One of the things that I love about being in Palm Springs for the Rabbis convention is the wonderful sense of community. Even though we often don’t see one another for months at a stretch or even years at a stretch, there is an immediate kinship and friendship that happens. The PARR conference is known for that warmth and collegiality; for the spirit of support and laughter. It is a bit of utopia in an isolating world.
Would that we all had that kind of unique community. I feel blessed that I can experience it among my colleagues at least once a year in the desert.
A synagogue strives to be that kind of community. A place where you can be yourself and be welcomed no matter what. There are lots of criticism of the role of the synagogue in contemporary society. Some of it good and some of it uncalled for. Many thought leaders in the Jewish world want to sing of its demise and several want to dance on its grave. But I think these “celebrations” are premature. The synagogue is the best hope to create sacred community. Even as the independent minyanim arise, and the millennial gather to form their own communities rejecting traditional synagogue institutions–they can call it what they want, but these kehillot, these communities are the synagogues of their day.

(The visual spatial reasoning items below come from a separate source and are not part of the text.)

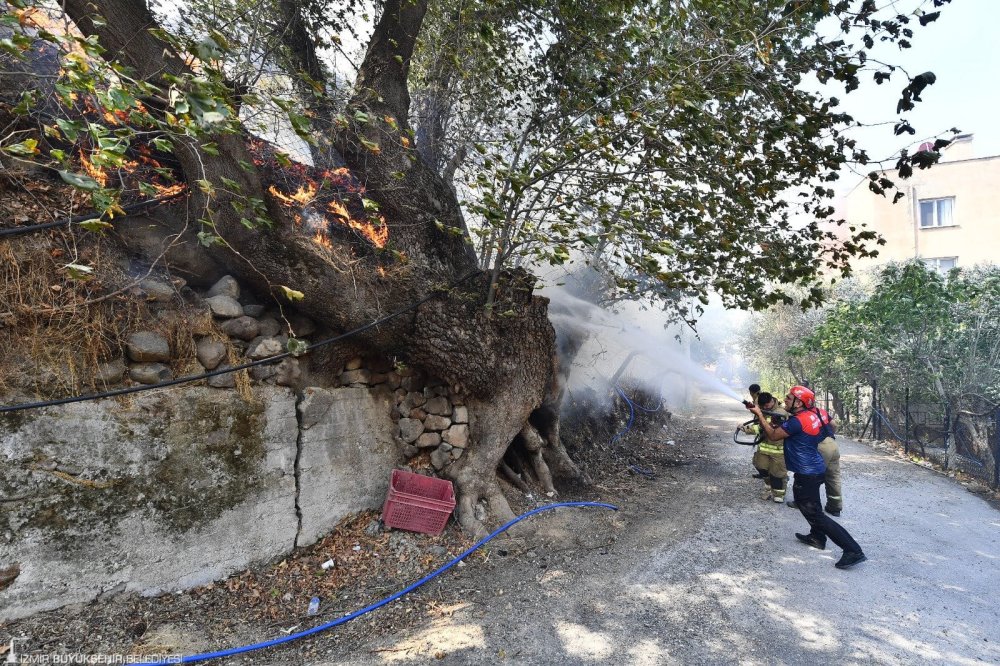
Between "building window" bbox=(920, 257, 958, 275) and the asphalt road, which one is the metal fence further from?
"building window" bbox=(920, 257, 958, 275)

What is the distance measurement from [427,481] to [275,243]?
2.86m

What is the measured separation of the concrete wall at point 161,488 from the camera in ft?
9.37

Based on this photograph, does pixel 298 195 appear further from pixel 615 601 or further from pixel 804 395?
pixel 804 395

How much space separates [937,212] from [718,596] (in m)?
21.4

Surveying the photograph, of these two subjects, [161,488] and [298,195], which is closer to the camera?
[161,488]

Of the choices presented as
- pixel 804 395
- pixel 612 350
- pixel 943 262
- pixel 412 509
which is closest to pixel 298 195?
pixel 412 509

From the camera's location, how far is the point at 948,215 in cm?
1681

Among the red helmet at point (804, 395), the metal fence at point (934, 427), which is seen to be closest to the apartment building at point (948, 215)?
the metal fence at point (934, 427)

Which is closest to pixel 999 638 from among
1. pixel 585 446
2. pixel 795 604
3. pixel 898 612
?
pixel 898 612

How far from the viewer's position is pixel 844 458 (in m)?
8.80

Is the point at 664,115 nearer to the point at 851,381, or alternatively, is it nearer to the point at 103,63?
the point at 103,63

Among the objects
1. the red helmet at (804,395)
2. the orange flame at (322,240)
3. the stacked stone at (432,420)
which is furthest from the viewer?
the stacked stone at (432,420)

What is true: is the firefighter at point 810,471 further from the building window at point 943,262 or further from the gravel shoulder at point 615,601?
the building window at point 943,262

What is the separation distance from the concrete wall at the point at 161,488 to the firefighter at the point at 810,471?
462 cm
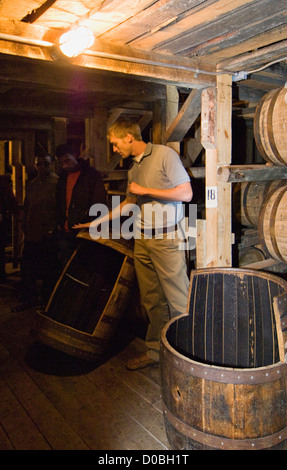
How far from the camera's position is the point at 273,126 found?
Answer: 397 centimetres

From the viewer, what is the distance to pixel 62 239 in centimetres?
539

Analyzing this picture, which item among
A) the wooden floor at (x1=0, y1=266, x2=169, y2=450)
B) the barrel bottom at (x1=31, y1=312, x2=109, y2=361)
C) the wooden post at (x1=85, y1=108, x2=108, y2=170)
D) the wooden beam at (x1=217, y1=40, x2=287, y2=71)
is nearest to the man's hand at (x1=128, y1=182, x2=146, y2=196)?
the wooden beam at (x1=217, y1=40, x2=287, y2=71)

I try to have that be the unwritten rule in our own congregation. A place to just be from the world. A place to grow and learn and heal. A place to reflect and to gather together to make change in the universe and ourselves. But it is always a work in process. As it should be. As we all are.
The important value is community. A place you can grow and change and be supported. I am blessed to have that space with my rabbinic friends and in my own congregation.